Look through the lines below and extract each one that contains "viewed".

• • • •

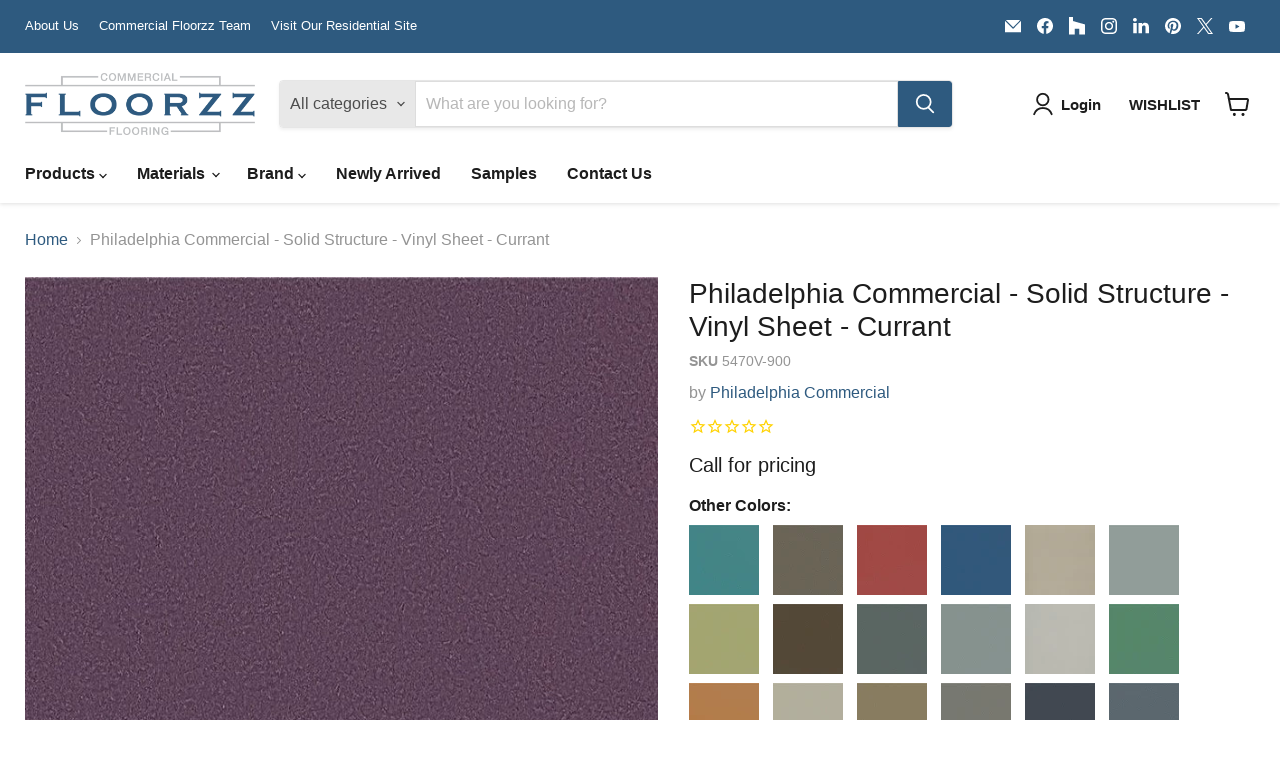

--- FILE ---
content_type: text/html; charset=utf-8
request_url: https://commercial.floorzz.com/collections/all/products/philadelphia-commercial-solid-structure-vinyl-sheet-currant?view=recently-viewed
body_size: 978
content:










  









<div
  class="productgrid--item  imagestyle--natural      productitem--emphasis  product-recently-viewed-card    show-actions--mobile"
  data-product-item
  data-product-quickshop-url="/collections/all/products/philadelphia-commercial-solid-structure-vinyl-sheet-currant"
  
    data-recently-viewed-card
  
>
  <div class="productitem" data-product-item-content>
    
    
    
    

    

    
      

      
    

    <div class="productitem__container">
      <div class="product-recently-viewed-card-time" data-product-handle="philadelphia-commercial-solid-structure-vinyl-sheet-currant">
      <button
        class="product-recently-viewed-card-remove"
        aria-label="close"
        data-remove-recently-viewed
      >
        


                                                                        <svg class="icon-remove "    aria-hidden="true"    focusable="false"    role="presentation"    xmlns="http://www.w3.org/2000/svg" width="10" height="10" viewBox="0 0 10 10" xmlns="http://www.w3.org/2000/svg">      <path fill="currentColor" d="M6.08785659,5 L9.77469752,1.31315906 L8.68684094,0.225302476 L5,3.91214341 L1.31315906,0.225302476 L0.225302476,1.31315906 L3.91214341,5 L0.225302476,8.68684094 L1.31315906,9.77469752 L5,6.08785659 L8.68684094,9.77469752 L9.77469752,8.68684094 L6.08785659,5 Z"></path>    </svg>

• • • •

## COMPLETED TASK:
request_url: https://commercial.floorzz.com/collections/all/products/philadelphia-commercial-solid-structure-vinyl-sheet-currant?view=recently-viewed
  class="productgrid--item  imagestyle--natural      productitem--emphasis  product-recently-viewed-card    show-actions--mobile"
    data-recently-viewed-card
      <div class="product-recently-viewed-card-time" data-product-handle="philadelphia-commercial-solid-structure-vinyl-sheet-currant">
        class="product-recently-viewed-card-remove"
        data-remove-recently-viewed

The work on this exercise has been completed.